• STATED PROBLEM
Switch "festival tent" to "event tent" in the rows starting at the line that contains "Taking this photo" and ending at the line that contains "36602 millimetres". Write out only those rows, with everything else left unchanged.
>> START RECORDS FOR THE EXERCISE
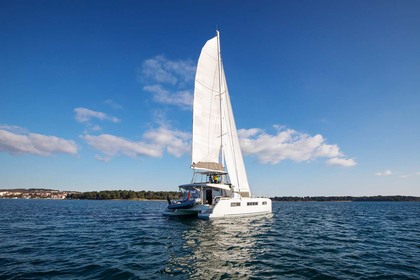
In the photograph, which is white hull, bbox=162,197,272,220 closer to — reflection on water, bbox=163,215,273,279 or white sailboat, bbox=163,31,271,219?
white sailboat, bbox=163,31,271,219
>> END RECORDS FOR THE EXERCISE
>> START RECORDS FOR THE EXERCISE
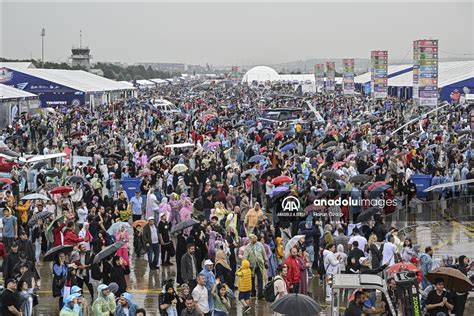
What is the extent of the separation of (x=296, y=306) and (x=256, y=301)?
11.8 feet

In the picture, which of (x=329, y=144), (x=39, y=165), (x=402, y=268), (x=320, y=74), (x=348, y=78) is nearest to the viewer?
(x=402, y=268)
>> END RECORDS FOR THE EXERCISE
>> START RECORDS FOR THE EXERCISE
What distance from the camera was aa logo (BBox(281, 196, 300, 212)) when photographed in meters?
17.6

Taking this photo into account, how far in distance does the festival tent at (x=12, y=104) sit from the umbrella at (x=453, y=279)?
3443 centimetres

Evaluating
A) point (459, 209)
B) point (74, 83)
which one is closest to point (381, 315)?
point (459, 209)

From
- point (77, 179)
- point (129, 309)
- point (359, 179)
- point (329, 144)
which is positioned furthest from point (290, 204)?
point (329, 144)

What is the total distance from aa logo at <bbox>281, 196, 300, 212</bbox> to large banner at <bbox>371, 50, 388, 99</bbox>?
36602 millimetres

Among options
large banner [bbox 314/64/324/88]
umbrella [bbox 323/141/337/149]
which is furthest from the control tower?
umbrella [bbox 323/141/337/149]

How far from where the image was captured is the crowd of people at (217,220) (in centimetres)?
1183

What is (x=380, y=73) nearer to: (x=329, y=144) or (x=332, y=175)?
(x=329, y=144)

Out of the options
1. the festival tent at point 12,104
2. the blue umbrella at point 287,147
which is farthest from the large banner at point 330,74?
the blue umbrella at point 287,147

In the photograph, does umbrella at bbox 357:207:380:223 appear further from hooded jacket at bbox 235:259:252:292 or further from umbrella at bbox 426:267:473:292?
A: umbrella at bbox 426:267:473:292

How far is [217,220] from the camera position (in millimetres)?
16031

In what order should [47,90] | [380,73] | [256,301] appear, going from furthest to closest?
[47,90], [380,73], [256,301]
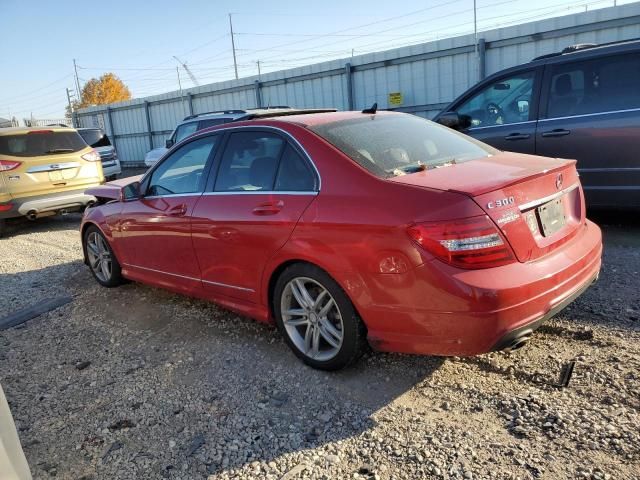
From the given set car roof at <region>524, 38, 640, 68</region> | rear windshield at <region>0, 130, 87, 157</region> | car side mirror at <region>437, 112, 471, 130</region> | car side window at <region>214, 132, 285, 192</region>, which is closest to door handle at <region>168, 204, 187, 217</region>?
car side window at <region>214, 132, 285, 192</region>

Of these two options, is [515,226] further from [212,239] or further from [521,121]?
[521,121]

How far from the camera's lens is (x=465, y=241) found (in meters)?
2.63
>> END RECORDS FOR THE EXERCISE
• RESULT OF THE TASK
Taking this photo into account, how far in distance does the event tent at (x=12, y=104) sit from the umbrella at (x=453, y=279)?
3443 centimetres

Evaluating
A) point (459, 209)
B) point (74, 83)
which one is closest to point (381, 315)?
point (459, 209)

From
- point (77, 179)
- point (129, 309)
- point (359, 179)
- point (329, 144)
which is positioned furthest from point (290, 204)?
point (329, 144)

What is the total distance from aa logo at <bbox>281, 196, 300, 212</bbox> to large banner at <bbox>371, 50, 388, 99</bbox>?
36602 millimetres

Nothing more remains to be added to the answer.